The cryptocurrency has fallen roughly 8% over the past 24 hours, according to Coindesk, and was trading near $33,200 at 4:45 a.m. ET on Tuesday.

Other digital currencies, including ethereum and dogecoin, also fell around 8% or more.

The value of bitcoin has tanked more than 40% over the last month during a torrent of bad news, including a move by one prominent former backer, Tesla (TSLA) CEO Elon Musk, to stop accepting the cryptocurrency as payment for cars. There's also increasing government scrutiny on cryptos in China and elsewhere.

It's not clear what is driving the most recent downturn, but there have been a handful of recent developments that may be making investors anxious.

Musk tweeted a meme that appeared to lament the end of his relationship with the cryptocurrency, causing bitcoin's value to sink on Friday.

And over the weekend, several social media accounts related to cryptocurrency were blocked in China — a notable move from a country that has in recent weeks widened its crypto crackdown by banning banks and payment companies from providing crypto-related services, and tightening regulations against crypto mining.

On Tuesday, the Securities Daily, a state-owned news organization, commended Beijing's ongoing focus on crypto, writing in an editorial that China has entered an era of "strong supervision" over the industry that is needed to guard against financial security risks.

Even former US President Donald Trump has knocked bitcoin recently, telling Fox Business on Monday that the currency "seems like a scam" that "takes the edge off of the dollar."
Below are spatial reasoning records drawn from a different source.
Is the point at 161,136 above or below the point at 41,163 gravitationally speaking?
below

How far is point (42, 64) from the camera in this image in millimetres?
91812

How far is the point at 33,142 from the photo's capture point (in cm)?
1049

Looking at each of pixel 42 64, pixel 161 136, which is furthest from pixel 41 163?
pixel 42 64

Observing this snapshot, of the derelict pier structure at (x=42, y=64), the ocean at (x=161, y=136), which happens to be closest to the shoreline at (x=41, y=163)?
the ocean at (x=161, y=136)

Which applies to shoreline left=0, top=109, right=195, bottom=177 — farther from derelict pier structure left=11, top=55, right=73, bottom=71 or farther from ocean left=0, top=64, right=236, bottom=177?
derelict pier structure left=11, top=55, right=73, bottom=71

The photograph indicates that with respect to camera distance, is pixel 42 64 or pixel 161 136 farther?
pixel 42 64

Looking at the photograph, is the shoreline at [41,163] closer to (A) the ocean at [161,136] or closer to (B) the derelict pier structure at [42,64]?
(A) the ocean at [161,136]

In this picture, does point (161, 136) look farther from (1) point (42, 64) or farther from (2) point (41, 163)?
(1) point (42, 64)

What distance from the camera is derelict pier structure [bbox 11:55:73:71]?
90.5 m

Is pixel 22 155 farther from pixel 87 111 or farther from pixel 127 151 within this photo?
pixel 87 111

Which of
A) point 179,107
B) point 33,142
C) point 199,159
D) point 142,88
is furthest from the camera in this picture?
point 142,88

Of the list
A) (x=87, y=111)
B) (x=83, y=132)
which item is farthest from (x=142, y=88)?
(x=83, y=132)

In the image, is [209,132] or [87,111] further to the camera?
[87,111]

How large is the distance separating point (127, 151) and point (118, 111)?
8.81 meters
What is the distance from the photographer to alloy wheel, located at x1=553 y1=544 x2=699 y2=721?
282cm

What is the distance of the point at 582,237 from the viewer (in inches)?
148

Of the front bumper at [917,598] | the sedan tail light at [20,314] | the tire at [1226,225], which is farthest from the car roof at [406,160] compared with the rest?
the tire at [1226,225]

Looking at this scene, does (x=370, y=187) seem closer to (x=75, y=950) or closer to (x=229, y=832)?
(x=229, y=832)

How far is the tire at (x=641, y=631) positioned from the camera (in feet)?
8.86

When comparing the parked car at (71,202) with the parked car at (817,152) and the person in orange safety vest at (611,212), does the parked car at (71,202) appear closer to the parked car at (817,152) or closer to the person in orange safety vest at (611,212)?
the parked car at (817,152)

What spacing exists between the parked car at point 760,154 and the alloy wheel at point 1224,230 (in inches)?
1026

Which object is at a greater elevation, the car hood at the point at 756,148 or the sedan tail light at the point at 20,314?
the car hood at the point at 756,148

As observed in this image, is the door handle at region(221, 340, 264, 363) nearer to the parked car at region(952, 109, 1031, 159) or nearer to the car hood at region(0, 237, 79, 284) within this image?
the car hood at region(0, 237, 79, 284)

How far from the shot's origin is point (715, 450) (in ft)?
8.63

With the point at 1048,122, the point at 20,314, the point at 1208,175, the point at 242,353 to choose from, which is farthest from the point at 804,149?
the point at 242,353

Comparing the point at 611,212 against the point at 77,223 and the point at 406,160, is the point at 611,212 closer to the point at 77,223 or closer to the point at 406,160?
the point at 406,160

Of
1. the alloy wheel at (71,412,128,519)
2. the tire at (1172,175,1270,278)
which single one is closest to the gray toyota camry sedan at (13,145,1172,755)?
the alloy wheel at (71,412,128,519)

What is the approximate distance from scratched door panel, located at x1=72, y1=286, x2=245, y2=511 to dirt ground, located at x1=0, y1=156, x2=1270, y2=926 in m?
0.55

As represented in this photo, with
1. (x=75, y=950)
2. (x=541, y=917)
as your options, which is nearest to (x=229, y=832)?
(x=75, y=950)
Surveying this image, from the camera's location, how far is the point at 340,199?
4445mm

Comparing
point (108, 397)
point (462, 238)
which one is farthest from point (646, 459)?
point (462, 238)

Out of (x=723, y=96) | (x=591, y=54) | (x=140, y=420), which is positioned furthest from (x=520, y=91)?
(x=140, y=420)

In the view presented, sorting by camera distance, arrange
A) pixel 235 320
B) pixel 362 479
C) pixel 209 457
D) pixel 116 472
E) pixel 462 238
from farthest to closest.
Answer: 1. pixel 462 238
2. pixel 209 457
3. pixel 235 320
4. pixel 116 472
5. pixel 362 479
The Biden administration has also zeroed in on the lack of regulation in the crypto market, having recently unveiled new plans to tax bitcoin more heavily. The Federal Reserve appears to be growing more serious about exploring a potential digital dollar.

Experts have pointed out that ransomware actors use cryptocurrency to launder their transactions, and US authorities have called the misuse of cryptocurrency in such situations a "massive enabler." Such issues returned to the spotlight on Monday when the US Justice Department announced that authorities recovered $2.3 million in bitcoin paid to ransomware hackers who attacked the Colonial Pipeline last month.

The sell-off could worsen if bitcoin prices fall below $30,000, according to Jeffrey Halley, senior market analyst for Asia Pacific at Oanda.

Breaking below that barrier would "basically put every long position since January 1st in the red, which I believe, will trigger another capitulation trade," he wrote in a Tuesday research note.